Mühlhausen is pictured in O’Donoghue’s, ‘State within a state: the Nazis in neutral Ireland’ (HI 14.6, Nov./Dec. 2006, p.38), in which Ó Broin’s memoir Just like yesterday (1985) was referenced; it also mentions the holiday snaps, which ended up in a German invasion handbook. Much of this material was made good use of in Nazi, but presented in the promotional material as new discoveries. Mühlhausen’s 1932 Nazi membership card is listed in O’Donoghue’s PhD bibliography, as are G2 (Irish Army intelligence) surveillance files on him.
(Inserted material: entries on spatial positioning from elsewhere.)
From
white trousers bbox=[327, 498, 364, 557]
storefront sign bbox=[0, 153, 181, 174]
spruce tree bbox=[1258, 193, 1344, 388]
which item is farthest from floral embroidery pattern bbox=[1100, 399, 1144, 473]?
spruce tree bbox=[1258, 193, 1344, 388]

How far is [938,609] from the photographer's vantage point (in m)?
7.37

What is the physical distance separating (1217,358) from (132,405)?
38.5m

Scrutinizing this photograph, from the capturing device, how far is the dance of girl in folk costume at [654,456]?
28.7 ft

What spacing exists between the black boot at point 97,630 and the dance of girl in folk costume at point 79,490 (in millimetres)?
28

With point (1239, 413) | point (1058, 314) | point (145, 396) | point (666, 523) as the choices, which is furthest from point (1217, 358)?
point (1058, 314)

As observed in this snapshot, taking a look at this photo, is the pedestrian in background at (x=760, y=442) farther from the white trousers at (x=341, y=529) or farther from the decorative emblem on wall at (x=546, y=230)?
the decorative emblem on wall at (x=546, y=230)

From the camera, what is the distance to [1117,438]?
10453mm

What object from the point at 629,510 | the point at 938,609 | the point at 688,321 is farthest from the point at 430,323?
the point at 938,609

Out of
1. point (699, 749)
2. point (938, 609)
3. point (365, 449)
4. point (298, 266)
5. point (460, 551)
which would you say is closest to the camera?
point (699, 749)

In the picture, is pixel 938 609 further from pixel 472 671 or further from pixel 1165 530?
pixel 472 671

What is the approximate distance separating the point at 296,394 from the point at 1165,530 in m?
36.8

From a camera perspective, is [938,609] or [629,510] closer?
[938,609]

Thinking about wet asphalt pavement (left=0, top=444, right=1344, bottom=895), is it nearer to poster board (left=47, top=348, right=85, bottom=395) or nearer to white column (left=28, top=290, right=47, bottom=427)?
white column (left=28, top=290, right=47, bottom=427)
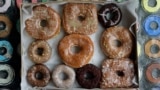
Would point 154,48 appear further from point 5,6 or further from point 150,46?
point 5,6

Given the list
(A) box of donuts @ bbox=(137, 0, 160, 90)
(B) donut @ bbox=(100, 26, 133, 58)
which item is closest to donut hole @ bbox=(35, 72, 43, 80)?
(B) donut @ bbox=(100, 26, 133, 58)

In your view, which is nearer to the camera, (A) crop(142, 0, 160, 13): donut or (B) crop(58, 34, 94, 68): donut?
(B) crop(58, 34, 94, 68): donut

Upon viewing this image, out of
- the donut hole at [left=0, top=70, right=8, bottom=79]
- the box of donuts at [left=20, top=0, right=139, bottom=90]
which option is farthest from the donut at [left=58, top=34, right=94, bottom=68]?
the donut hole at [left=0, top=70, right=8, bottom=79]

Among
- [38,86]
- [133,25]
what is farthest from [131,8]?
[38,86]

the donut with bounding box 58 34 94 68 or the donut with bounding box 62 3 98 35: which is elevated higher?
the donut with bounding box 62 3 98 35

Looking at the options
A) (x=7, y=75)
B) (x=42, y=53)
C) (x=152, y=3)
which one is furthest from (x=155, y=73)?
(x=7, y=75)

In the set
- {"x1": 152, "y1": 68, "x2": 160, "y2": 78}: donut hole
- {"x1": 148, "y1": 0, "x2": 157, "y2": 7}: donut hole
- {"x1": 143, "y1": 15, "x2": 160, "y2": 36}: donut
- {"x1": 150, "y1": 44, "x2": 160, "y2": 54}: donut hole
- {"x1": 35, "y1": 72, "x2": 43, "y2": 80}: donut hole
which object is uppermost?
{"x1": 148, "y1": 0, "x2": 157, "y2": 7}: donut hole

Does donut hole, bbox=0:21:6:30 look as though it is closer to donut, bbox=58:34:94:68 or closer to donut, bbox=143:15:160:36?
donut, bbox=58:34:94:68
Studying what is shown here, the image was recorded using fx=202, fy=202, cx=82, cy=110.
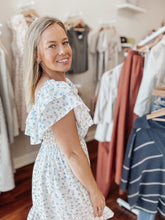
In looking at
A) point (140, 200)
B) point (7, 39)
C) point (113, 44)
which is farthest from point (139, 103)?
point (113, 44)

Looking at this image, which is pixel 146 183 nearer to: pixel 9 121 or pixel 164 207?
pixel 164 207

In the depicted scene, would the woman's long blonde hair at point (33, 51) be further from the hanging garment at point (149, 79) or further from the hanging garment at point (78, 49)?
the hanging garment at point (78, 49)

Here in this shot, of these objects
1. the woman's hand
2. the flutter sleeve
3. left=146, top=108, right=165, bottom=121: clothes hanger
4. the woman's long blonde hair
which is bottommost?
the woman's hand

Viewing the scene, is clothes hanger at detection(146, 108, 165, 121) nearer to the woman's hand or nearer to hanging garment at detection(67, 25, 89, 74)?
the woman's hand

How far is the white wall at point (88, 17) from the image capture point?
2029 millimetres

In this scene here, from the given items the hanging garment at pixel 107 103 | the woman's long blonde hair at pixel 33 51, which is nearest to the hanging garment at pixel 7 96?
the hanging garment at pixel 107 103

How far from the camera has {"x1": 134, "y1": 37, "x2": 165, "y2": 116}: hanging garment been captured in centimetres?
137

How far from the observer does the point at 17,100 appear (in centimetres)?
202

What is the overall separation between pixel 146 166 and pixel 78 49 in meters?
1.72

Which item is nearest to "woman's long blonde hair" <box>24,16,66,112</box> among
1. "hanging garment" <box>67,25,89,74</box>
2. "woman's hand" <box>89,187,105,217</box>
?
"woman's hand" <box>89,187,105,217</box>

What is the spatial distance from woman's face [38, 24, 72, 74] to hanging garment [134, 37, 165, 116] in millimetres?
826

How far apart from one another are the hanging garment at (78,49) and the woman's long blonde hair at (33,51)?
178 centimetres

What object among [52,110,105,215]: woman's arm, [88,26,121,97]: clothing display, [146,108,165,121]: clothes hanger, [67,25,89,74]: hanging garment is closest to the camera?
[52,110,105,215]: woman's arm

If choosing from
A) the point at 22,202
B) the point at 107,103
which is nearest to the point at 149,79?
the point at 107,103
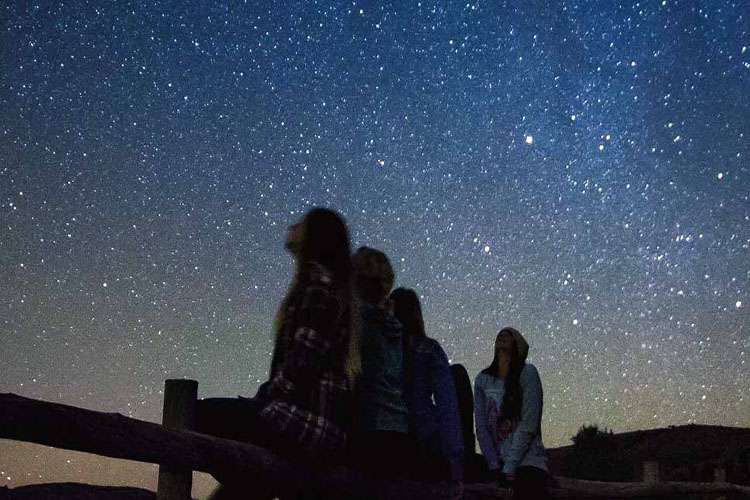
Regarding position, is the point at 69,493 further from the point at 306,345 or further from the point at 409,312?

They were also onto the infamous National Museum director, Adolf Mahr, who features in the film; Mühlhausen gets a passing mention in the former’s DIB entry. Magee was filmed consulting these files at the Military Archives of Ireland, by ‘special permission’: all researchers in all archival repositories access unpublished documents under this very condition.
O’Donoghue was interviewed and acknowledged in the credits, but what was puzzling was that the film also sidestepped the findings of his own interviews with people who had known Mühlhausen: in Teileann in 1992 he had recorded both Ó Heochaidh and Ó Beirne, since deceased; he then produced a radio programme (1998) broadcasting their testimonials. It seemed a missed opportunity not to weave in these direct and compelling sources of history when filming family members in Teilleann, who could only relay cursory, secondary information about what their relatives may have suspected. But we did get to see the noble ediphone Ó Heochaidh had used for recording. Regardless of how well paced, illustrated, and engaging Nazi sa Gaeltacht was, its hyped claims of telling an ‘untold story’ were only minimally true. The gap between exciting visualised stories of history and their origins, paper sources in scholarly works long in the public domain, could have been more creatively bridged.
Sylvie Kleinman is Visiting Research Fellow at the Dept. of History, Trinity College, Dublin.